Breakthrough Prize Winners and Institutions Commit $3 Million in Support of Next Generation of Scientists

Like most new Breakthrough Prize laureates, Cornelia Bargmann, Lewis Cantley and Charles Sawyers have each been asked what they intend to do with the $3 million prize. As it turns out, they have answered collectively.

The three scientists and their New York City-based institutions have teamed up to create a unique program aimed at investing in the next generation of promising researchers.

Bargmann of Rockefeller University, Cantley of Weill Cornell Medical College and Sawyers of Memorial Sloan Kettering Cancer Center have committed a portion of their prizes to establish a new annual award for promising postdoctoral trainees. It is called the Tri-Institutional Breakout Awards for Junior Investigators.

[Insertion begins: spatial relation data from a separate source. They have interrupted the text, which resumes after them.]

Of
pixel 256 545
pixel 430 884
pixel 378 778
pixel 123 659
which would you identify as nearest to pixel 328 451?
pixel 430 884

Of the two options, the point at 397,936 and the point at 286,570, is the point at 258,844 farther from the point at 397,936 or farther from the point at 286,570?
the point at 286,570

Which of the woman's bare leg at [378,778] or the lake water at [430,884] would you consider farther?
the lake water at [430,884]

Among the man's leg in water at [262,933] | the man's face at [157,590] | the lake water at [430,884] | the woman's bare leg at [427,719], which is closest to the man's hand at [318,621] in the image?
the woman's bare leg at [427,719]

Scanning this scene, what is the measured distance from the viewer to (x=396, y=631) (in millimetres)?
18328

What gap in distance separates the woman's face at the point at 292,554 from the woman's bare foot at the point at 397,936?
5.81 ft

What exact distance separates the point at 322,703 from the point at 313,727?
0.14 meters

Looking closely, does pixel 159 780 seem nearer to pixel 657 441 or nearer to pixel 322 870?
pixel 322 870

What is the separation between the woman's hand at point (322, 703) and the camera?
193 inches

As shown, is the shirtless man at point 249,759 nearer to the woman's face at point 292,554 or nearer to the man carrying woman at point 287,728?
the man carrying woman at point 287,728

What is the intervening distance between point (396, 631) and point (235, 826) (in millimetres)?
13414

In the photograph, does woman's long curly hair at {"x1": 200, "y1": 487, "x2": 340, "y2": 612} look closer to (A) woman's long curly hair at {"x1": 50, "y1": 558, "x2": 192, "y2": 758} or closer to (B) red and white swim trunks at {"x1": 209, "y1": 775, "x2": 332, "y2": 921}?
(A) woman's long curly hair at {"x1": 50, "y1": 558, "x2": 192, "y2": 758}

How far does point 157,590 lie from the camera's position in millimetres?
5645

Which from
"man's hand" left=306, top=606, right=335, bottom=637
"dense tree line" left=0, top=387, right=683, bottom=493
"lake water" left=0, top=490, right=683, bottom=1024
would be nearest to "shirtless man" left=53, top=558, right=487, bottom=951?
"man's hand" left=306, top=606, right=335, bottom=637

“We want to recognize and encourage the rising stars in science,” Bargmann said. “With this prize for exceptional postdocs, we can highlight their talent, passion, and accomplishment and celebrate exciting discoveries in our community.”

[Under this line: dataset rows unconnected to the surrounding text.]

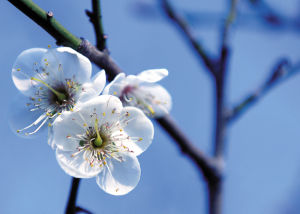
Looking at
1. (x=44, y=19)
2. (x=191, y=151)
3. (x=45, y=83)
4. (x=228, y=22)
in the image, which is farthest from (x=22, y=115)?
(x=228, y=22)

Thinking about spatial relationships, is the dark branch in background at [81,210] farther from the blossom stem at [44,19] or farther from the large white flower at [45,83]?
the blossom stem at [44,19]

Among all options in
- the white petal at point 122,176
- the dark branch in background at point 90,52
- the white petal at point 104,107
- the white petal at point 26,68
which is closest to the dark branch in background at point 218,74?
the dark branch in background at point 90,52

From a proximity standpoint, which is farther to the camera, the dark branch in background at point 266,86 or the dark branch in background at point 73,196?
the dark branch in background at point 266,86

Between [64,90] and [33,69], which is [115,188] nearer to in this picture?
[64,90]

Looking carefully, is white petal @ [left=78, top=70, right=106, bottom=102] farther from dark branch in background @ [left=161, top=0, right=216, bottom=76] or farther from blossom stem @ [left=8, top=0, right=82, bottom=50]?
dark branch in background @ [left=161, top=0, right=216, bottom=76]

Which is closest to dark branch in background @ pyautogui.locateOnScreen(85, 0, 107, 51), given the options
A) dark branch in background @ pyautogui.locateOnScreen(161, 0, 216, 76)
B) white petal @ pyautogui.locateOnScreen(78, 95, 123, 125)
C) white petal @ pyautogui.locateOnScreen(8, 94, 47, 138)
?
white petal @ pyautogui.locateOnScreen(78, 95, 123, 125)

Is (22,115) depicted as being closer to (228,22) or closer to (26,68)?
(26,68)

Including financial commitments made by each of their respective institutions, the award will be sustained by a $3 million endowment.

“By establishing the Tri-Institutional Breakout Awards we hope to stimulate young scientists at the start of their careers,” Sawyers said. “I am grateful to the Breakthrough Prize in Life Sciences Foundation for raising the level of recognition for the life sciences community, and I hope that by creating an award for postdoctoral scholars, we can contribute to furthering that vision.”

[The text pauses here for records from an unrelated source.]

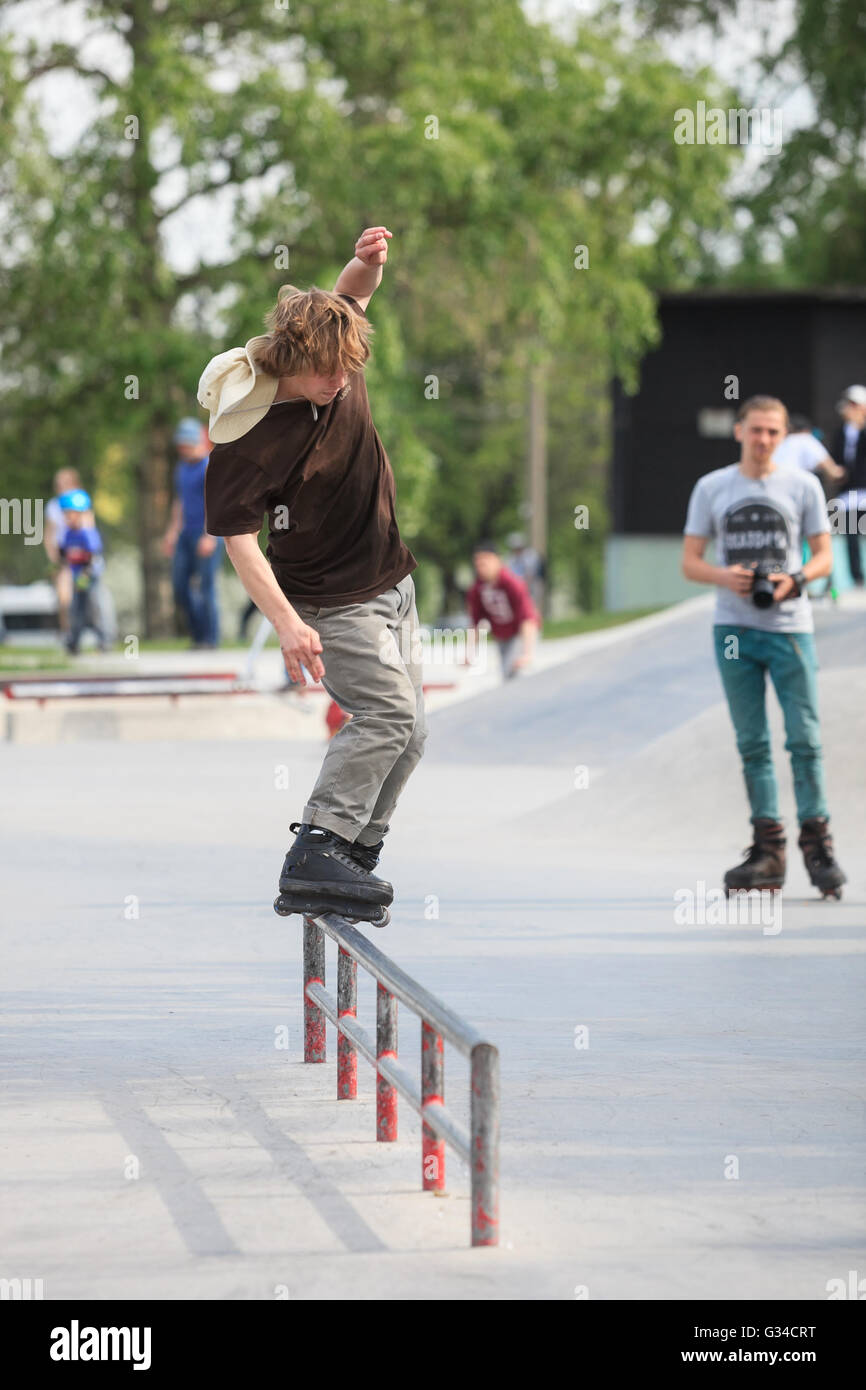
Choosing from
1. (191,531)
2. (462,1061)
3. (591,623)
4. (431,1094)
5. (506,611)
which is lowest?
(591,623)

The award will be given to three to six outstanding postdoctoral trainees every year, with each recipient receiving $25,000. One prize will be awarded to an applicant from each of the three founding institutions, and additional awards will be given to the best candidates, regardless of their institutional affiliation.

“The Tri-Institutional Breakout Awards are a unique and powerful statement of our institutions’ support for early-career investigators,” Cantley said. “They will encourage our trainees to pursue innovative work and reinforce their commitment to critical basic science research.” 

The inaugural winners will be announced by the end of 2014.